Desafortunadamente no se tienen datos completos del quinquenio correspondiente a 1825-1829, en cuyos dos primeros años se documenta una epidemia de sarampión para otras poblaciones, 49 una de las cuales corresponde a la jurisdicción parroquial de San Nicolás Tolentino de Actopan, Hidalgo, 50 cercana a la de El Cardonal. Sin embargo, esta discusión sobre las probables causas de muerte, brotes y epidemias que aquejaban a estos individuos las retomaremos más adelante, por lo pronto, resumimos este punto, señalando que el impacto de la mortalidad entre los menores de 16 años, en El Cardonal, durante el periodo de 1800 a 1858, es similar al de otras poblaciones, no existiendo diferencias significativas por sexo, donde las probables causas de muerte están relacionadas con los brotes epidémicos, de origen viral e infeccioso documentados para otras regiones del centro de México.

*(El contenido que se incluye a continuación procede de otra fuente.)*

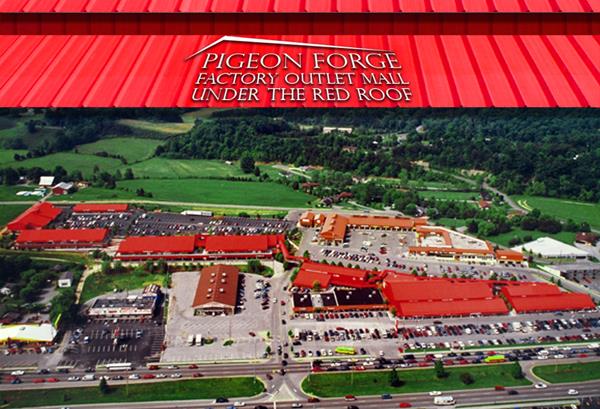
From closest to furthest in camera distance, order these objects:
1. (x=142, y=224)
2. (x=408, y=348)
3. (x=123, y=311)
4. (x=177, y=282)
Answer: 1. (x=408, y=348)
2. (x=123, y=311)
3. (x=177, y=282)
4. (x=142, y=224)

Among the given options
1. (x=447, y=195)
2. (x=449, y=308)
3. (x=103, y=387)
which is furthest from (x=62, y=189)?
(x=449, y=308)

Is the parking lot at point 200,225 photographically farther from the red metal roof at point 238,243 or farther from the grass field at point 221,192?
the grass field at point 221,192

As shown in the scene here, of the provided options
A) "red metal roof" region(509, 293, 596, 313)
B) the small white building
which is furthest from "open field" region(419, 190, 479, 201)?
"red metal roof" region(509, 293, 596, 313)

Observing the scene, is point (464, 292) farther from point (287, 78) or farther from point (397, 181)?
point (287, 78)

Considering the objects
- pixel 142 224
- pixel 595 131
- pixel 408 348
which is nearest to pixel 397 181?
pixel 595 131

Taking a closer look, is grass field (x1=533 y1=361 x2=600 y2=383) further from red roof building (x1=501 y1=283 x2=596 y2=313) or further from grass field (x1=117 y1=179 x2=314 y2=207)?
grass field (x1=117 y1=179 x2=314 y2=207)

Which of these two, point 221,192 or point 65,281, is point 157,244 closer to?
point 65,281
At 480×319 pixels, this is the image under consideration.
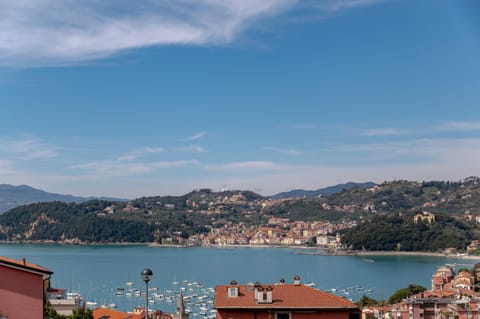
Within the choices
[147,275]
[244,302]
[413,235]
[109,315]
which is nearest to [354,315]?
[244,302]

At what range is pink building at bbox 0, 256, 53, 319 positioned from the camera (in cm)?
495

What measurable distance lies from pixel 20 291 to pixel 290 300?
8.36 feet

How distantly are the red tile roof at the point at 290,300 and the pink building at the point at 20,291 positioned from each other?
1870mm

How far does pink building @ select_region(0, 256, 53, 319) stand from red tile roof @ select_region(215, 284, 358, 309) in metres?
1.87

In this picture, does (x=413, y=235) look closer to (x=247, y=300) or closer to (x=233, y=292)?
(x=233, y=292)

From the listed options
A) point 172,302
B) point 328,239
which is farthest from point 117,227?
point 172,302

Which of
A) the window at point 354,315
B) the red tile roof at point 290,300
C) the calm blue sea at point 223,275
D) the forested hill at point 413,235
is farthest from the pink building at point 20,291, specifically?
the forested hill at point 413,235

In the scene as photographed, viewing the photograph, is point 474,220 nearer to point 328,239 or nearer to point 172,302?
point 328,239

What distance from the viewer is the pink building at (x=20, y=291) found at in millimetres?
4945

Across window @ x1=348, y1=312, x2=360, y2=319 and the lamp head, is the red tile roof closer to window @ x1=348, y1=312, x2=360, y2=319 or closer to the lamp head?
window @ x1=348, y1=312, x2=360, y2=319

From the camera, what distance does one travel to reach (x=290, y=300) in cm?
645

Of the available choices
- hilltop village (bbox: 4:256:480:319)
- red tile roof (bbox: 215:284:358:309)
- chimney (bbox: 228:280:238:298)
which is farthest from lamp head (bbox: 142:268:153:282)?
chimney (bbox: 228:280:238:298)

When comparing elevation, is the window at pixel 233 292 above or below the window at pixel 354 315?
above

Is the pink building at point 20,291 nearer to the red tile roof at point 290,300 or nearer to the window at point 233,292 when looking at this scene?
the red tile roof at point 290,300
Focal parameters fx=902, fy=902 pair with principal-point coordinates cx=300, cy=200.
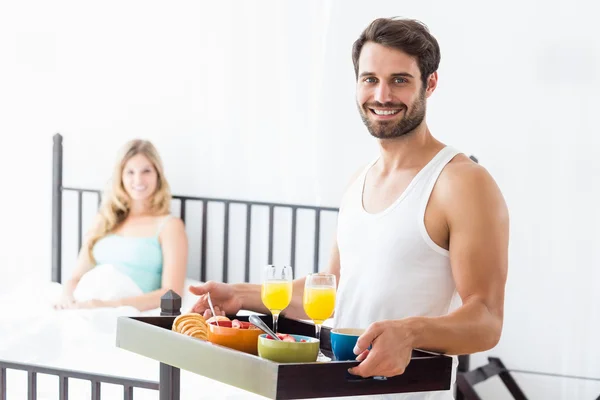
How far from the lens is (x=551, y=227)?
279 cm

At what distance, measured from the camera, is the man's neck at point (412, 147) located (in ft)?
5.10

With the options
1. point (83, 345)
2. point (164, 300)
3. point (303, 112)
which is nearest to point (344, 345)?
point (164, 300)

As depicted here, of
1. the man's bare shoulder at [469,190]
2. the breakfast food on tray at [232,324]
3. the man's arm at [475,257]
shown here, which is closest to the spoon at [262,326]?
the breakfast food on tray at [232,324]

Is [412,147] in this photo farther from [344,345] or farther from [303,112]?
[303,112]

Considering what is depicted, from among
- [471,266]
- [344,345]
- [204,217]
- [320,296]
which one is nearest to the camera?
[344,345]

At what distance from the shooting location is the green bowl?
1159mm

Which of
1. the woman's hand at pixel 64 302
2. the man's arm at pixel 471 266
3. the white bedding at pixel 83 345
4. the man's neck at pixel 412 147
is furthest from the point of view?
the woman's hand at pixel 64 302

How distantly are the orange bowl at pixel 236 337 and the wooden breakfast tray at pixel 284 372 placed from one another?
0.09 feet

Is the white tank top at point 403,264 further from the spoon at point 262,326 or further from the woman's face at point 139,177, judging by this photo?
the woman's face at point 139,177

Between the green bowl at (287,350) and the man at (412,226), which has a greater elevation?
the man at (412,226)

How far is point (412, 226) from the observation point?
1450mm

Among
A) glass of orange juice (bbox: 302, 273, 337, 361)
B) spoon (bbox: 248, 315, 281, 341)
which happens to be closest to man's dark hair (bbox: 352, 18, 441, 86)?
glass of orange juice (bbox: 302, 273, 337, 361)

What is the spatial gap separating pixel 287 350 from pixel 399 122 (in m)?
0.52

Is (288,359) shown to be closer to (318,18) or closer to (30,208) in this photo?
(318,18)
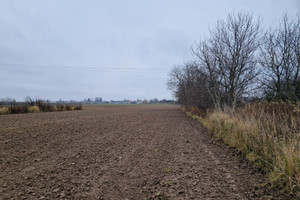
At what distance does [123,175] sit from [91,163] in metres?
1.05

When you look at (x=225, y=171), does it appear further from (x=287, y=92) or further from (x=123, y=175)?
(x=287, y=92)

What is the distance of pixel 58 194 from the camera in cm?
224

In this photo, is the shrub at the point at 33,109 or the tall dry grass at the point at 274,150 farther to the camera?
the shrub at the point at 33,109

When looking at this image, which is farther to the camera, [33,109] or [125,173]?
[33,109]

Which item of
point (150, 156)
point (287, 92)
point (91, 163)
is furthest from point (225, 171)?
point (287, 92)

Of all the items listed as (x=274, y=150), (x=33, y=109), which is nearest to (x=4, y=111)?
(x=33, y=109)

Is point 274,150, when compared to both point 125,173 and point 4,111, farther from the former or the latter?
point 4,111

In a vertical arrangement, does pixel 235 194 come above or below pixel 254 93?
below

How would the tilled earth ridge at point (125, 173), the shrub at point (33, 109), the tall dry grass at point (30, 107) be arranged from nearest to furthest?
the tilled earth ridge at point (125, 173)
the tall dry grass at point (30, 107)
the shrub at point (33, 109)

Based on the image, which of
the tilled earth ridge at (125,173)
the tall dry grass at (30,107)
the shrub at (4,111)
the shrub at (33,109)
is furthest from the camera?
the shrub at (33,109)

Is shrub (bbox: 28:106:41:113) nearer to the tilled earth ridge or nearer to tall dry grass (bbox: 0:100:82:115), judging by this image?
tall dry grass (bbox: 0:100:82:115)

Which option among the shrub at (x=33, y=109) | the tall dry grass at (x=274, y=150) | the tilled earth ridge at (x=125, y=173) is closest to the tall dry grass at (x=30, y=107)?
the shrub at (x=33, y=109)

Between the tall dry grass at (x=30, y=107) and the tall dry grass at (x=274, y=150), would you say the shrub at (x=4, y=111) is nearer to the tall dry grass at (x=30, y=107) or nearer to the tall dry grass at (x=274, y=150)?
the tall dry grass at (x=30, y=107)

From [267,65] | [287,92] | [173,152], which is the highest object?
[267,65]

Distribución por grupo de edad y sexo

Para establecer la mortalidad por grupo de edad y sexo, se considera el total de las defunciones registradas desde 1820, año en que se inició el registro de la edad cronológica. En el cuadro 2 se muestra la distribución de las defunciones, donde la mortalidad infantil se expresa en 47.58 por ciento del total de las muertes registradas entre los menores de 16 años, sumando un total de 2167 decesos para 38 años de registros, observándose que a partir del primer año de vida, si bien los niveles de mortalidad son altos, éstos van disminuyendo conforme aumentan los años de edad. El comportamiento descrito puede considerarse como de tendencia “normal” para poblaciones rurales, sin embargo cabe hacer algunas precisiones.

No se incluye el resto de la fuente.